The objective of health insurance reform should be to get people to obtain coverage with guaranteed renewability before they become high risk, writes Mark V. Pauly of the Wharton School of Business at the University of Pennsylvania. One step in this direction would be to add guaranteed renewability for coverage of a worker’s family to small-group insurance. Another would be to implement strong incentives for obtaining coverage before one gets sick. Some of these could be carrots, such as larger subsidies for low-risk people to get them to buy in. Others could be sticks, such as increased premiums for people who decline coverage until they become high risk. The establishment of high-risk pools, adequately subsidized by general taxes but with higher-than-standard premiums and moderately limited coverage, may be all that is needed to get nearly everyone to do the right thing.

More On Buying Health Insurance Across State Lines

I’ve expressed a real lack of enthusiasm for the Republican proposal that Congress should pass a law allowing groups to go jurisdiction-shopping for health insurance, especially in the absence of eliminating the prejudice against individual ownership of health insurance.
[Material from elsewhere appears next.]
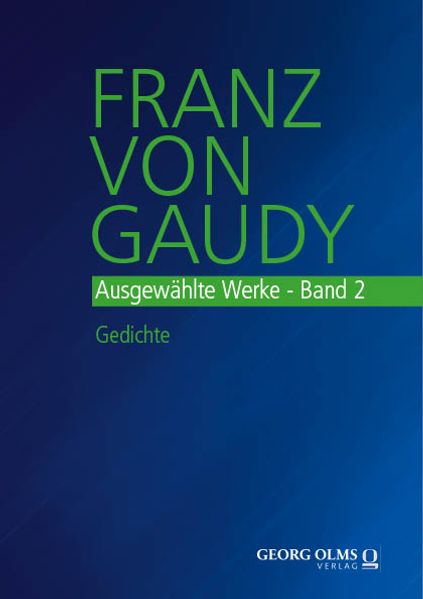 Cover von Gedichte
One correspondent chided me for allowing states’ “geographic monopolies” to stand in the way of competition. But isn’t that a fundamental characteristic of a state — that it has a monopoly over state laws within its own boundaries? If you don’t like it, vote in a new legislature or move to another state. I live in California, where personal income taxes are way too high and harmful to our welfare. But I’ve never heard a Republican politician propose that Congress pass a law allowing individuals to choose which state’s rate of income tax they pay, so Californians could opt to pay zero income tax by choosing Florida’s tax rates.
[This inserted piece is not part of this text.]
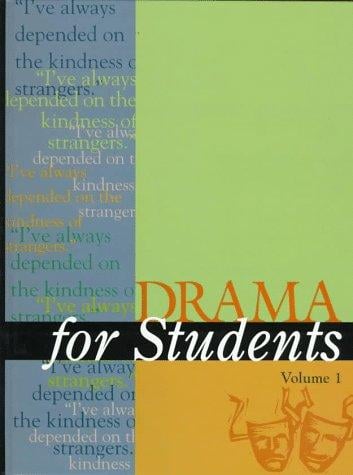Drama for Students - Volume 1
In any case, this is irrelevant: States can just go ahead and allow interstate purchasing of health insurance themselves. Here’s a bill in Washington State to allow just that; and here’s one in Georgia. So, just get on with it. There’s no need to wait for Congress to act.

What to Do About Preexisting Conditions: 10 Ideas

“Most of the time,” says John Goodman, “the problem of preexisting conditions arises precisely because health insurance isn’t portable.” Making insurance portable is the first of ten recommendations he makes in a short commentary on what to do about preexisting conditions.

Government Partly Responsible for 39% Insurance Hike

Insurance companies have done enough on their own to invite populist vengeance, which President Obama and other politicians are all too eager to manipulate. But laws governing insurance help contribute to the need for the recent 39% increase that Anthem Blue Cross announced.